Whatever it is, Paranormal Activity seems to be the new perennial Halloween horror franchise and fortunately part 3 might be the series highlight thus far.

For the first time the characters of the Paranormal Activity movie are not only relatable, but likable so you actually care what happens to them rather than simply waiting for the ghosts to scare them.

This added character depth comes courtesy of co-directors Henry Joost and Ariel Schulman, the guys responsible for last year’s fascinating social networking documentary Catfish. Their gift for subtle character comedy carries over and while it does hurt their claims that Catfish was real, hopefully they’ll at least get more directing work of off the inevitable success of this movie.
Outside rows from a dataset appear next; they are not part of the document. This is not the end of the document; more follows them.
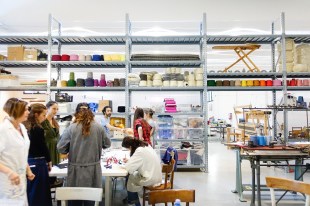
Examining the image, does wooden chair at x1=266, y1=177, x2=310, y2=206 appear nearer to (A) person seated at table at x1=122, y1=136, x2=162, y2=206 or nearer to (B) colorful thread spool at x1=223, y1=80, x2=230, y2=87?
(A) person seated at table at x1=122, y1=136, x2=162, y2=206

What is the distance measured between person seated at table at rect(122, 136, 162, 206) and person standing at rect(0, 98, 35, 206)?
3.92ft

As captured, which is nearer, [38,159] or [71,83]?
[38,159]

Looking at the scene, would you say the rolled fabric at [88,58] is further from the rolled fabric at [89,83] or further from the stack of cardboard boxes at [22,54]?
the stack of cardboard boxes at [22,54]

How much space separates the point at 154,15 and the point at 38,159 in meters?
5.50

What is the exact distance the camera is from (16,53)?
6.66 metres

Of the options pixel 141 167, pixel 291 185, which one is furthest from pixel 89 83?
pixel 291 185

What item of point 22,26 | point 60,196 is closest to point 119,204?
point 60,196

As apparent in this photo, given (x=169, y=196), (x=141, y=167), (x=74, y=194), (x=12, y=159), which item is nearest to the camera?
(x=169, y=196)

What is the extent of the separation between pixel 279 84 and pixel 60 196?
18.9 feet

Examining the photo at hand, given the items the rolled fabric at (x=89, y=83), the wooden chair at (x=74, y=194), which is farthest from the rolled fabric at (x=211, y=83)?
the wooden chair at (x=74, y=194)

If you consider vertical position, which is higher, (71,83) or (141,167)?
(71,83)

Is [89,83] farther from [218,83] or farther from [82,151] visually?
[82,151]

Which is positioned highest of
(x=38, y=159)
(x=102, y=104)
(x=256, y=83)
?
(x=256, y=83)

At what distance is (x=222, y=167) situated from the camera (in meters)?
7.14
The increased budget now that this is a Hollywood franchise also allows them to pull off some impressively elaborate scares that never would have been possible in the first to movies. Like the previous Paranormal Activity romps, this is still a fairly bloodless and bland slice of horror that relies almost exclusively on making audiences jump at unexpected loud noises.

If that technique doesn’t work for you, you’ll be just as irritated by this entry. However, if you like the series, this movie is possibly a franchise high point, although hopefully it’ll be the end of the series.

It’s time for some fresh blood to kick off a new Halloween horror franchise before this one gets as worn out, predictable, and repetitive as the Saw movies. At least I don’t have to trot out any lame Para-snore-mal Activity puns this time out though. Thank God for that.


Also opening this week: Johnny English Reborn (Remember that Rowan Atkinson spy spoof from a few years ago that actually played worse than Goldmember? Yeah, it got a sequel and the laws of diminishing returns apply), Being Elmo: A Puppeteer’s Journey (a documentary about the man who created Elmo that’s far better than you’d expect - guaranteed to make a grown man who grew up on Sesame Street cry). The Mighty Macs (Finally, a woman’s basketball movie. Yay?)